Cuba: Only Politics Will Get Us Through Tomorrow
13 / julio / 2021
What’s happening in Cuba right now is just as serious as it is unprecedented.
President Diaz-Canel sounded the war horn saying “the streets belong to the revolutionaries”.
The reality is that the pandemic has exarcebated several previous and successive crises.
The reality is that there are people who are infamously trying to fill their pockets with calls for “humanitarian intervention” after the pandemic gets worse.
The reality is that Miami is calling for a military intervention right now.
The reality is that the Cuban Trump-supporting movement celebrated his deathlock on the island, by extending the blockade to infinity, while shouting slogans for life and freedom.
However, the reality is also the fact that only the army and police forces have weapons in Cuba. A people drafted by the State, and supported by all of its institutions (including the military), is not “a people” fighting the counter-Revolution.
It’s a population group that is being supported by the State, and is fighting alongside it, against a social protest that has been incubating for a long time, for well-known reasons, decisive demands, very clear emergencies and deep-rooted needs.
The distinction between “counter-revolutionaries” and “confused revolutionaries” appeared to be a hint at recognizing the legitimate causes for the protest.
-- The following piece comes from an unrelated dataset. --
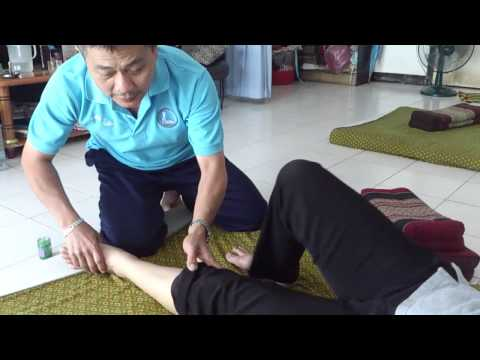 "Thara Thai Massage - นวดแก้อาการพังผืดรัดข้อเท้าอักเสบหรือ""รองช้ำ"""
However, the call to combat against the protest as the State’s first response – instead of seeking out the value and imagination to propose political solutions to the unrest, and commit itself to this path -, was the exact opposite of what was really needed. Instead, the State tried to put out the fire by adding more gasoline.
Nobody can really think that the Cuban government, or the Cuban people who are conscious revolutionaries (those who still think that they are just a handful of people with positions in government and government benefits are wrong), are going to lay down their right to defend everything they believe in, and everything they have dedicated their lives for, amid this landscape.
However, there is nothing more revolutionary that intervening with politics along this path that seems to be unswerving from the facts. There is nothing more revolutionary that seeking out ways to process conflict. There is nothing more revolutionary that turning to politics, when a civil war seems like the only option.
It’s very hard to respond to a serious and unprecedented situation, but there is nothing more revolutionary than responding to the unprecedented with an unprecedented response. Just because it’s unprecedented, doesn’t mean we know absolutely nothing about the situation. Ever since the time of Thucydides, we have known that war is a harsh teacher, and that only politics allows and gives life to both sides.
There have been signs for a long time now that the Cuban situation we’re seeing now, would come. The vast majority of warnings were disregarded and many of their authors, including those with patriotic proposals of dialogue and conflict management, were silenced, or worse yet, victims of reprisals.
The only question now is: what will the new day bring? We know that there are certainties and duties of the “Revolution’s defense”: the population is a plural construct and is never the enemy, and the promise made in 1959 was “Freedom with bread, and bread without terror”.
We know the causes of social uprisings, and the consequences of a “call to battle”, but nobody can calculate the consequences of an uprising, nor the ability of the police and paramilitary forces to contain it.
Tonight may be the longest night in Cuban history, in decades. Only politics will allow us to wake up tomorrow with something we are proud to call Homeland in our hands.